Используя сведения:
(A) Коротко перескажите абзац интервью о Летней школе, который начинается словами «Собственно, по окончании университета». Главные факты сохраните.
(B) Продолжите интервью о Летней школе сразу после его последней фразы.

Изучаемый текст:
+++++

Картинка к важной новости

Фотографии: Елена Ростунова

31 июля 2018 г. «Пресс-изба»

Летняя школа: вопросы и ответы

Директор ЛШ-2018 Антон Будников и заместитель директора Яна Сергиевская о людях, о достижениях и разочарованиях, о сохранении и развитии проекта.

Корреспондент Пресс-избы Марьяна Петяскина: Чем вы занимаетесь в обычной жизни и как вы пришли к этому проекту?

Яна Сергиевская: Начинать придется мне. Антон оказался на проекте чуть раньше и в качестве участника, а я попала сначала в смежный проект ― школу научной журналистики «Русского репортера». Зимой перед своим первым сезоном на ЛШ я познакомилась с Гришей Тарасевичем и многими другими летнешкольниками. Это было в Москве, мы ходили на пары в течение всего зимнего периода ― и так я, получается, до школы включилась в сообщество.

А как давно это было?

Яна: Это было зимой 2013 года. Я тогда заканчивала университет, была пятикурсницей географического факультета МГУ, училась на кафедре гляциологии, изучала ледники. После 5-го курса у меня впервые за все студенческие годы не было практики, и я, наконец, смогла поехать на Летнюю школу ― и сразу приехала не участником, а директором мастерской «Гео-Гео». Так я «вошла в Избу и не вышла». На самом деле меня очень удивил тот хаос, который творится.

Мне казалось, что мы очень быстро этот хаос пофиксим, но вот мы уже 5-ый год пытаемся его укротить. Хаос все равно есть, но отношение к нему изменилось ― в хаосе рождаются многие интересные вещи.

Собственно, по окончании университета все работы я находила благодаря летней школе. Первая работа ― в журнале «Кот Шрёдингера», под главным редакторством Гриши Тарасевича. Потом я переходила в команды, которые устраивают научно-просветительские мероприятия. Сейчас я организую один из московских лекториев и редактирую тексты про здоровье. Оставила аспирантуру.

Антон Будников: У меня все несколько иначе, в первый раз я приехал на школу в 2012 году участником ― и меня как-то сразу завлекла организационная кутерьма. Тогда руководитель моей мастерской внезапно уехал и попросил меня остаться вместо него директором мастерской. Было вообще непонятно, что делать, но как-то все пошло-поехало. В 2013 году была похожая история: я снова приехал на школу, это как раз был первый год на базе «Волга». Тот же самый человек, Гриша Катречко, снова тут занимал одну ответственную должность ― отвечал за безопасность и ночные дежурства. Ему снова нужно было по каким-то причинам уехать, и он снова оставил меня вместо себя. Меня это все, видимо, испугало, и я решил в следующем году на школу не поехать. На самом деле, конечно, по другой причине ― это я так шучу. Основательно засосало меня уже в 2015 году. Это был второй год Яны, и она меня захантила на роль вождя квартирьеров. Мы заезжали на неделю раньше и готовили базу к открытию ЛШ. А дальше все ― я из Избы не вылезал. Хотя параллельно с этим я успел побыть директором мастерской ШНЖ. В большом мире я занимаюсь примерно теми же делами, что и Яна ― моя первая работа была в том же самом журнале «Кот Шредингера»...

+++++

Исходные материалы:
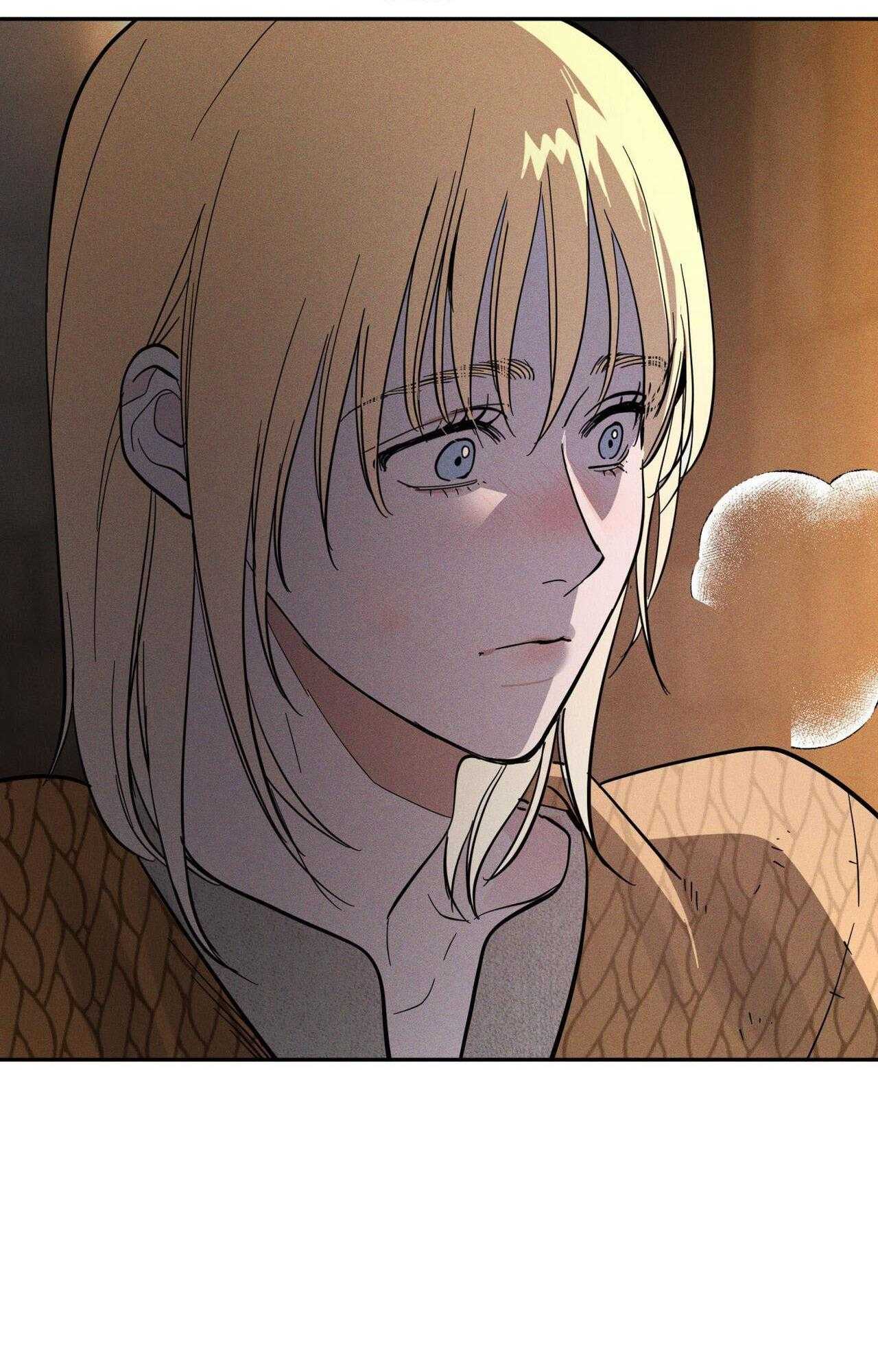 ANTIDOTE Chapter 7 - TC Truyện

+++++

Ответы по порядку:
(A) После университета Яна находила всю работу благодаря Летней школе. Сначала она работала в журнале «Кот Шрёдингера», где главным редактором был Гриша Тарасевич. Потом перешла в команды, которые устраивают научно-просветительские мероприятия. Сейчас она организует один из московских лекториев и редактирует тексты про здоровье. Аспирантуру она оставила.

(B)
Яна: Неправда, не первая, до этого ты был айтишником в детской больнице.

Антон: Да-да, я жил в Орле, работал там в городской поликлинике. Решил мигрировать в Москву, и так как был уже знаком с этим сообществом, как-то меня внесла река судьбы в журнал «Кот Шредингера». в команду, которая делает этот журнал и ЛШ. Несколько лет уже там барахтаюсь: просветительские мероприятия, издательская десятельность и т.д. А в этом году взял и позвался на роль директора ― меня выдвинули, я прошел все формальные процедуры, сообщество меня выбрало, и вот я сижу здесь и смотрю на вас.

Насколько я понимаю, у ЛШ есть некие идеологические принципы. Кем они формируются и продвигаются?

Яна: Это очень интересный вопрос. По-моему, и я, и Антон появились к тому времени, когда на сайт уже был вывешен манифест, который Гриша Тарасевич как-то породил. Был запрос прояснить, что есть Летняя школа. Собственно, сейчас это не идеальный, но наиболее близкий к реальности текст. В разделе «О нас» есть подраздел «Что-то вроде манифеста», там его можно найти. В нем перечислены какие-то принципы, их довольно много, но он не всеобъемлющий. Он достался нам в наследство.

Изначально было три школьных мастерских: МедО, ФизО и СоцО, потом появилось отделение журналистики ― оно было сначала школьным, кажется, потом стало студенческим.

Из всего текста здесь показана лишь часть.